REQUIREMENTS:
Write out the listing below line for line, unchanged, but leave out the pictures.

Stored items:
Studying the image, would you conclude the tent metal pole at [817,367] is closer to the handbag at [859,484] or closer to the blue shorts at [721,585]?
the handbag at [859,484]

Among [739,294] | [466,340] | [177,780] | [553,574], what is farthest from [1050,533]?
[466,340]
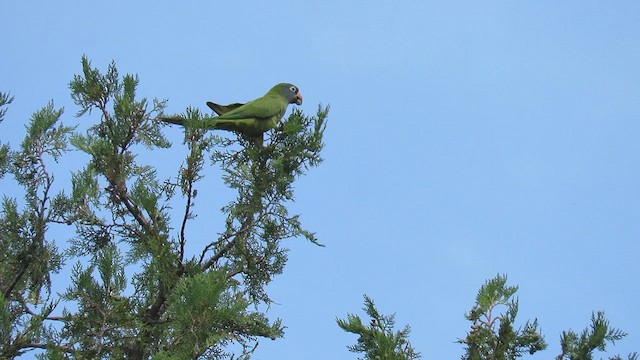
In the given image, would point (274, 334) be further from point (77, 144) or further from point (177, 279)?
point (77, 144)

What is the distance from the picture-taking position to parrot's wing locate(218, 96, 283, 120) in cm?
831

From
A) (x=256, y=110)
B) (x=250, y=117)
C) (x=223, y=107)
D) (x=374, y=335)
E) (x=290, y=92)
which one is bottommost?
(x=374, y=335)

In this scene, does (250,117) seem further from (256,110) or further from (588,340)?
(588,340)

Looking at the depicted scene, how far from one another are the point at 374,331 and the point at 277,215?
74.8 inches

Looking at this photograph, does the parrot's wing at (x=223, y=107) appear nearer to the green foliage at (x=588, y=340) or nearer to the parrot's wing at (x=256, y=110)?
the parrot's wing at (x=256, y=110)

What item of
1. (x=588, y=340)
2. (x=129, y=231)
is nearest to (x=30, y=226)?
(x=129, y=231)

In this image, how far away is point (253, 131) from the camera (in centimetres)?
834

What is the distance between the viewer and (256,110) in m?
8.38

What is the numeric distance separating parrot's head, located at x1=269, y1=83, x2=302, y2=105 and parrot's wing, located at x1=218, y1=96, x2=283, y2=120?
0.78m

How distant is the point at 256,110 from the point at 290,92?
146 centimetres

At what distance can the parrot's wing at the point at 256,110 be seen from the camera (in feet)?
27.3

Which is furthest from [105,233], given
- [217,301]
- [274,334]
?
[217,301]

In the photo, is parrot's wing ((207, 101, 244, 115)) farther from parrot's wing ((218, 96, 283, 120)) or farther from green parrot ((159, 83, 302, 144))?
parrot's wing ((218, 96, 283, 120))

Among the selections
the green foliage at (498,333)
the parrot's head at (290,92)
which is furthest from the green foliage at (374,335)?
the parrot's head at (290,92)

THE REPLY:
Studying the image, would you conclude the tent metal pole at [817,367] is closer to the handbag at [859,484] or closer to the blue shorts at [721,585]?
the handbag at [859,484]

Among [739,294] | [466,340] | [177,780] | [553,574], what is farthest from [1050,533]?
[466,340]
In the given image, would point (274, 334) be further from point (77, 144) or further from point (177, 279)?
point (77, 144)

What is the distance from the picture-taking position to parrot's wing locate(218, 96, 283, 120) in cm?
831

From
A) (x=256, y=110)
B) (x=250, y=117)
C) (x=223, y=107)
D) (x=374, y=335)
E) (x=290, y=92)
which one is bottommost?
(x=374, y=335)

In this scene, does (250,117) seem further from (256,110) or further from (588,340)?
(588,340)

Looking at the depicted scene, how far from one another are the point at 374,331 and the point at 277,215?
74.8 inches

Looking at this photograph, does the parrot's wing at (x=223, y=107) appear nearer to the green foliage at (x=588, y=340) or nearer to the parrot's wing at (x=256, y=110)?
the parrot's wing at (x=256, y=110)

What item of
1. (x=588, y=340)
2. (x=129, y=231)
is nearest to (x=30, y=226)?
(x=129, y=231)

In this image, how far away is point (253, 131) from the camera (in centimetres)?
834

What is the distance between the viewer and (256,110) in m?
8.38

What is the numeric distance separating parrot's head, located at x1=269, y1=83, x2=302, y2=105 and parrot's wing, located at x1=218, y1=96, x2=283, y2=120?
0.78m

How distant is the point at 256,110 from the point at 290,92?
146 centimetres

At what distance can the parrot's wing at the point at 256,110 be seen from the camera (in feet)?
27.3

Which is furthest from [105,233], given
- [217,301]
- [274,334]
?
[217,301]

In the photo, is parrot's wing ((207, 101, 244, 115)) farther from parrot's wing ((218, 96, 283, 120)) or farther from green parrot ((159, 83, 302, 144))?
parrot's wing ((218, 96, 283, 120))

Among the selections
the green foliage at (498,333)
the parrot's head at (290,92)
which is furthest from the green foliage at (374,335)?
the parrot's head at (290,92)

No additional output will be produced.